A) Encore un héritage du régime impérial ?

« La notion de justice politique a toujours suscité une grande répugnance chez les esprits libéraux » écrit le juriste Jean-Pierre Machelon dans son ouvrage La République contre les libertés ?53. Partant de ce postulat, il est logique de trouver dans la tradition républicaine une opposition de principe à ce concept. Or, en 1883, seuls les députés les plus radicaux semblent encore attacher de la valeur à un pouvoir judiciaire indépendant, les opportunistes trouvant un intérêt politique à faire de la justice une autre composante de la machine d'État.

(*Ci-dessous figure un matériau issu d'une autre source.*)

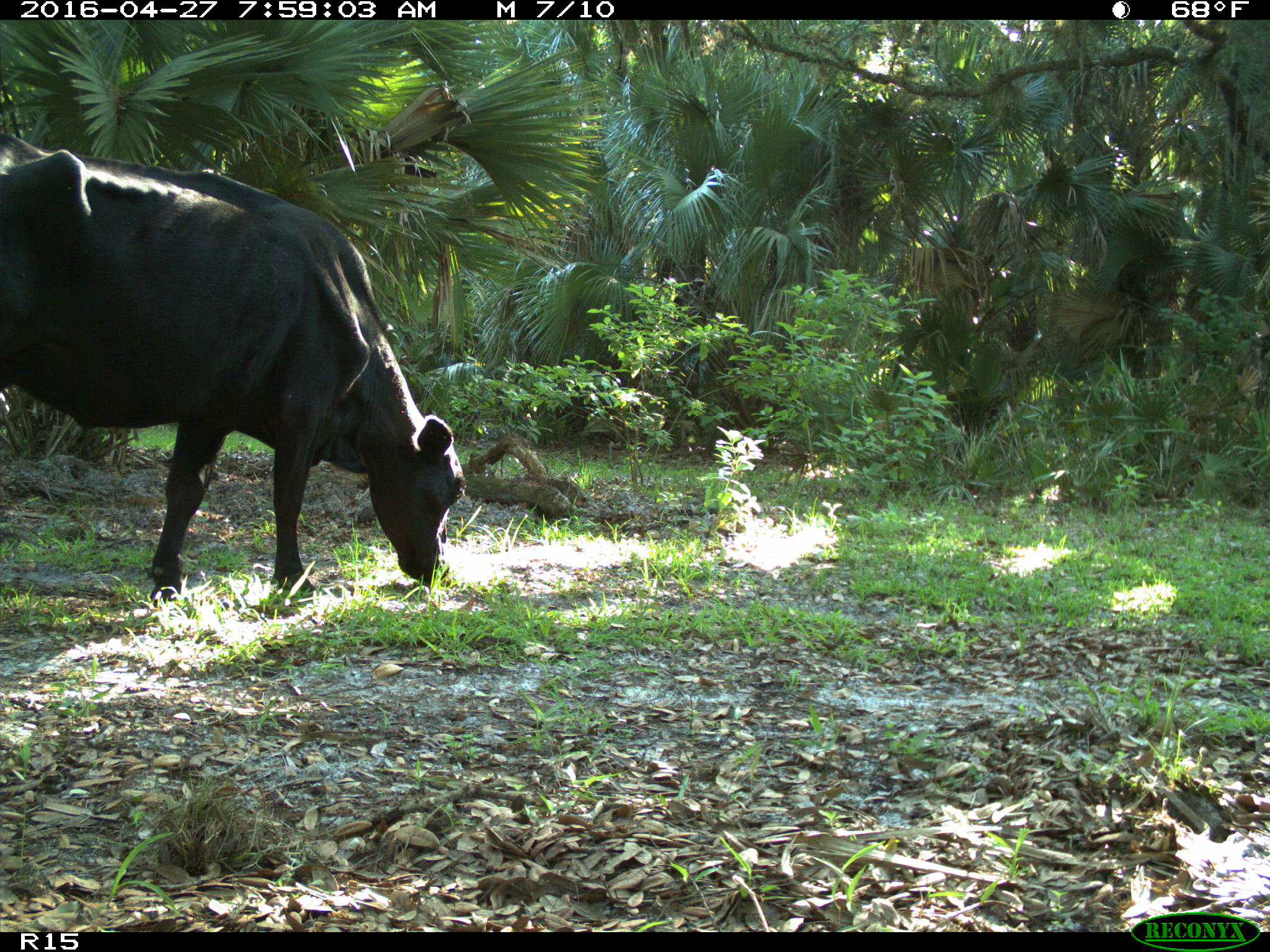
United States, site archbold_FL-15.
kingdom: Animalia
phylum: Chordata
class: Mammalia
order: Artiodactyla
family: Bovidae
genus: Bos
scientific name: Bos taurus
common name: domestic cow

Comme pour l'administration policière, il est nécessaire de s'interroger sur une possible épuration des institutions judiciaires par les républicains en 1879 et plus particulièrement sur le corps de la magistrature dont les « compromissions avec l'ordre impérial » n'ont pas été oubliées par les plus libéraux54. Le débat sur la réforme de l'organisation judicaire qui se tient à la Chambre tout au long de l'année 1883 fait écho aux positions des députés les plus radicaux. Ainsi, Camille Pelletan argumentant en faveur d'un changement en profondeur de la magistrature en profite pour évoquer les liens de ses membres avec le Second Empire :

« Et alors, messieurs, je me rappelais ces longues protestations contre la magistrature inamovible qui remplissent les programmes politiques depuis le commencement de ce siècle. Je me rappelais le rôle politique de la magistrature depuis le jour où elle a bien un peu traîné sa robe dans la boue

51 Jean-Pierre Royer et al. Histoire de la justice en France: du XVIIIe siècle à nos jours. Puf, 2016. et Jean-Pierre Machelon, « L'épuration Républicaine. La loi du 30 août 1883 » dans L'épuration de la magistrature de la Révolution à la Libération: 150 ans d'histoire judiciaire, Éd. Loysel, 1994, p.87-100.

52 AN, BB 6 (II). Dossiers de carrière des magistrats.

53 Jean-Pierre Machelon, La République contre les libertés ?..., op.cit., p.130.

54 Jean-Pierre Royer et al., Histoire de la justice en France..., op.cit., p.689.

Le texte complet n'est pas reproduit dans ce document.